Question for Construction Experts

jfro

New member
Hi.

I want to install a 250 gallon in wall reef tank. The display view will be in my living room but the bulk of the tank and the supporting equipment will be in an adjacent bedroom. The system will be approximately 500 gallons when everything is set up.

I need help finding a place to get detailed instruction on how to reinforce the wall (it's not a load-bearing wall) and how to reinforce the floor (which is over a crawl space). With the money invested in the tank I can ill afford a contractor. I don't mind over-reinforcement. Any suggestions?

Keep in my mind that I'm not someone who will be able to solve mathematical weightload & distribution equations. I need someone who can say do this, do that. I follow directions very well.

Thanks everyone. If I get the right direction you'll see me posting on the Large Tanks forum soon enough.
 
hi there :) hope i can help? but i need to know which way your joist run ,do you allready have a center beam stuff like that .the more you can tell the better i can figure it out for you ..
 
If you are directly over a crawl space, I would go under and find the exact layout of your tank on the underside of your subfloor. Using cement blocks build a couple piers from the ground to the underside of your subfloor directly below your tank. This way you have direct support from your tank to the earth.
:)
 
OK, where to start.... Well first off, just like sawman said, we need to know what the layout ouf your girders and joists are, and how much of a span each are supporting. Then we will need to figute out where in relation to the girderd the tanks will be located and the lay out of the room. once we determin these factors, we can do a few calcs and beef up your under floor. Oh and how tall of a crawl space do you have?
Let me know,
Aaron
 
are both tanks going to be in the same foot print?

your looking at about 5000 pounds once you have everything in the tanks..

joist direction will play no role in the equations...just thier size and spacing. plus the proximity of the tank to the header/ beam/ or column below...but even those parameters dont matter all that much..since a typical floor joist is generally 2x8...therefore, only the spacing will be an issue. and it is also likely that this is an older house with joist set at 16" O.C.

so the only real question is; is your crawl space finished or not? do you have a concrete floor or no? i mean? if you have a soil floor then i would dig some nice holes in the corners of where you plan on having the tank...

as a construction guy i would personally go about 16 inches by 16 inches by 8-10 inches thick...you dont necessarily have to dig if the soil in you crawl space is undisturbed but that is unlikely so dig some holes and tamp the poop out of them...fill with concrete...wait a week...

go get yourself some 6x6 posts or 8x8 if you fell like overkilling it. some 2x10's and a boat load of nails..

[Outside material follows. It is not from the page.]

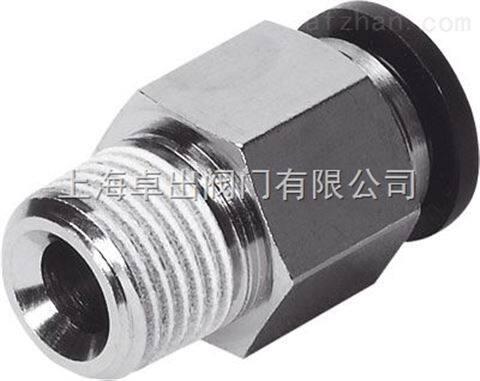 kmyz-2-24-10-led,费斯托,带电缆插头插座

depending on tank dimensions...basically make yourself a couple header beams...by nailing (laminating ) two 2x10 together at what ever the width of your tank is plus the next closest joist to either side of it..hang the laminated beam to the bottom of your existing floor joists (obviously going perpendicular to them) directly above your concrete slabs...once they are hung you can measure how long the posts need to be from the bottom of the joist to the top of the slab...you can even place a piece of 2x10 on top of the slab and then measure to that...then cut the posts about 3/16 to a 1/4 longer then the need be (unless there is a tile floor above, then only make it about a 1/8 of an inch longer..)

simply centre the post on the beam and then hammer in the bottom , this will slightly pre-stress your floor. by adding the 2x10 plate on the cncrete you will help dispurse the weight a little more, plus you can put a piece of plastic under the wood to make sure it doesnt rot, or use pressure treated wood...but since i have been in business it has been a no no to use PT inside a house..laws maybe different where you are though..

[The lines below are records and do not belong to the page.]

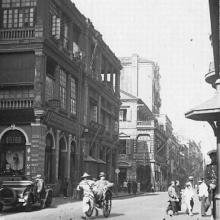 1920s Junction of Queen's Road Central and Pedder Street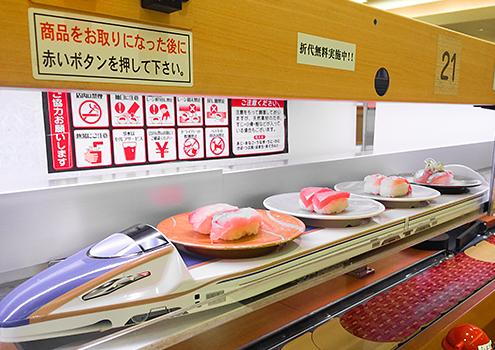 回転寿司 さと海 鹿島店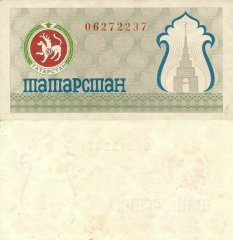 Tatarstan 100 Rubles Banknote, 1993, P-6a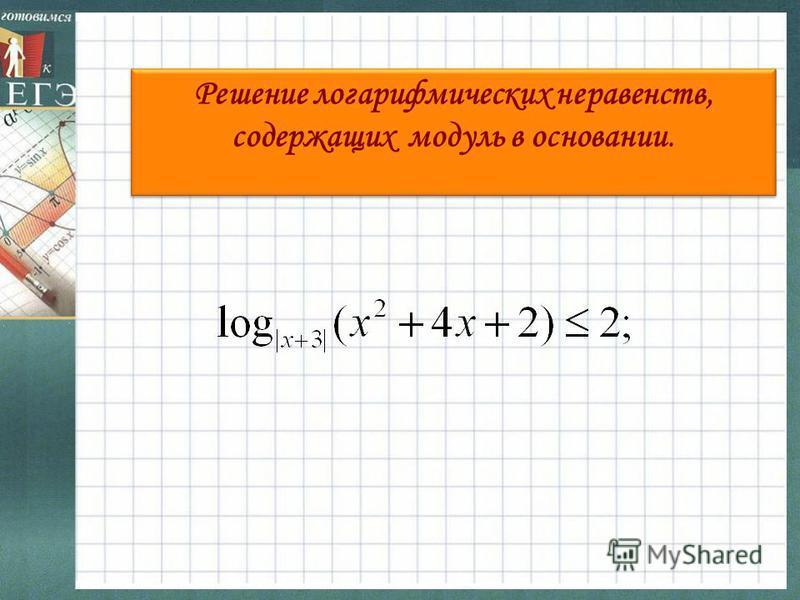 Решение логарифмических неравенств, содержащих модуль в основании.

now you are going to also have to tie the ends of the beams to each other, i would use screws for this to avoid moving the beams and such with hammering...you may even wish to tie the bottom of the posts together to prevent them from kicking out...if everything is plumb the chaces of a 2' post kicking out are pretty slim...but it wont hurt...especially if you werent able to tamp the post holes very well...

IF your floor is finished then you can bascially do the same thing to the floor...but along the concrete floor you will have to put a vapour barrier where the posts would touch, and it would also be a very good idea to essentially frame the posts as walls...that way the wieght of the tanks is carried out through the length of the tank onto the 4" floor rather then directly down...which will undoubtably break right through the concrete floor..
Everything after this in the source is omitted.